Gabriel betonte, die Entwicklungsländer wünschten sich mehr finanzielle Unterstützung für den Schutz ihrer Artenvielfalt. Hoch entwickelte Länder wie Deutschland hätten nur noch wenige Arten - in Deutschland sind sieben Prozent aller Pflanzenarten und vier Prozent aller Tierarten vertreten -, verlangten aber von den Entwicklungsländern den Schutz ihres reichen Artenspektrums. Nötig seien neue Finanzierungsmechanismen, sagte Gabriel.

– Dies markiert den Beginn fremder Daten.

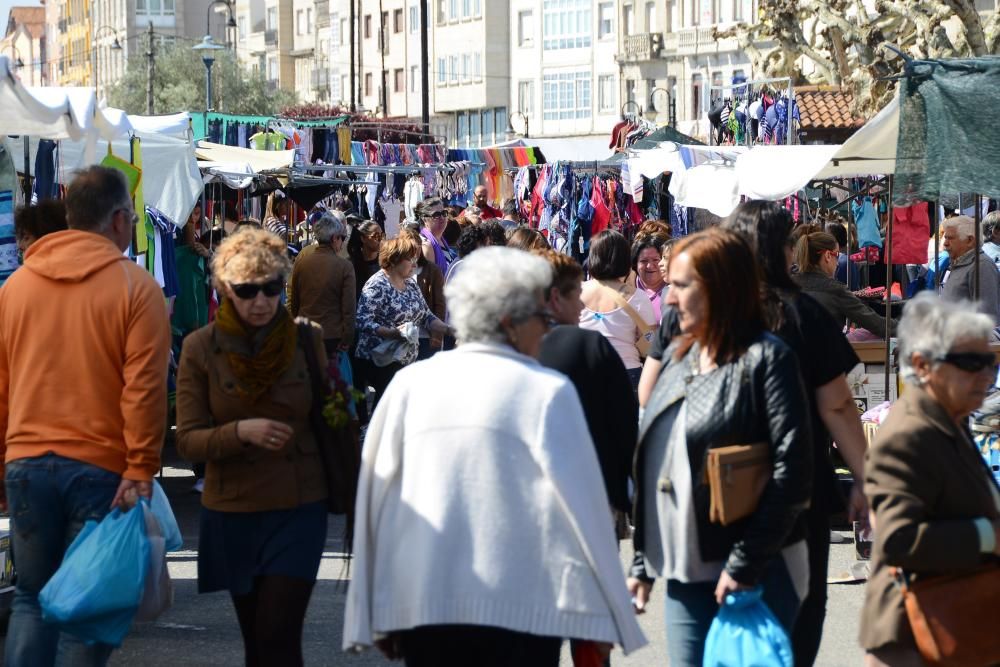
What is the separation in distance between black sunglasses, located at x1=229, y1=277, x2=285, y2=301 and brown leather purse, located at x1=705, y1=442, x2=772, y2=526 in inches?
58.2

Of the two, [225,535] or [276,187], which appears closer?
[225,535]

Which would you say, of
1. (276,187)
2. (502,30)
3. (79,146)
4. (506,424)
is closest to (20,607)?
(506,424)

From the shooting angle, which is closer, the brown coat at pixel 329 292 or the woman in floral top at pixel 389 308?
the woman in floral top at pixel 389 308

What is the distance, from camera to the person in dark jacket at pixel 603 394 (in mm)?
5441

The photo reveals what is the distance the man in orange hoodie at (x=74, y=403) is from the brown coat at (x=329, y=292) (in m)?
6.45

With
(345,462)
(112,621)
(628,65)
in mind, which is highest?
(628,65)

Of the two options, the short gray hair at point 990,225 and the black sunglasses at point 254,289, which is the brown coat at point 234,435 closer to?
the black sunglasses at point 254,289

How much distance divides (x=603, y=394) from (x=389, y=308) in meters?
6.18

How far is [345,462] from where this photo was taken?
5.11 metres

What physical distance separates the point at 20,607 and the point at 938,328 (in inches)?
114

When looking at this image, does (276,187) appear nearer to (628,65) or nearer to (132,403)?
(132,403)

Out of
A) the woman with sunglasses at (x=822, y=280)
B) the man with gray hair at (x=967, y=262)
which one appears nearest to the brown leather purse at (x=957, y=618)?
the woman with sunglasses at (x=822, y=280)

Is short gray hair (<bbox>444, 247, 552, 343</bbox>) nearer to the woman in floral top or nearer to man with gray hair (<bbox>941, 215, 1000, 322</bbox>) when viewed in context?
man with gray hair (<bbox>941, 215, 1000, 322</bbox>)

Er schlug vor, dazu Einnahmen aus dem Emissionshandel zu nutzen: So könnte innerhalb der EU die Auktionierung von Zertifikaten nach 2012 verpflichtend werden, und zwar von mehr als den bisher möglichen zehn Prozent der Verschmutzungsrechte. Damit könnte man enorme Ressourcen locker machen, meinte Gabriel. Einen Teil davon könne man in Energieforschung investieren, einen anderen Teil jedoch auch den Erhalt der Artenvielfalt.

Diese Themen seien bei der Konferenz "weitgehend einvernehmlich" diskutiert worden, betonte Gabriel. Man werde sie mit Blick auf den G-8-Gipfel in Heiligendamm weiter verfolgen. Das Thema Artenvielfalt müsse international mehr Aufmerksamkeit bekommen, ähnlich wie jetzt der Klimaschutz. Beide Themen hingen eng zusammen.

US-Standpunkt

Die USA sind offenbar weiter nicht bereit, sich auf internationale Klimaschutzziele festzulegen. "Unser Fokus ist darauf gerichtet, die Technologie zu entwickeln, um praktische Ergebnisse zu erzielen", sagte der Chef der US-Umweltbehörde EPA, Stephen Johnson, am Freitag am Rande des G-8-Umweltministertreffens in Potsdam.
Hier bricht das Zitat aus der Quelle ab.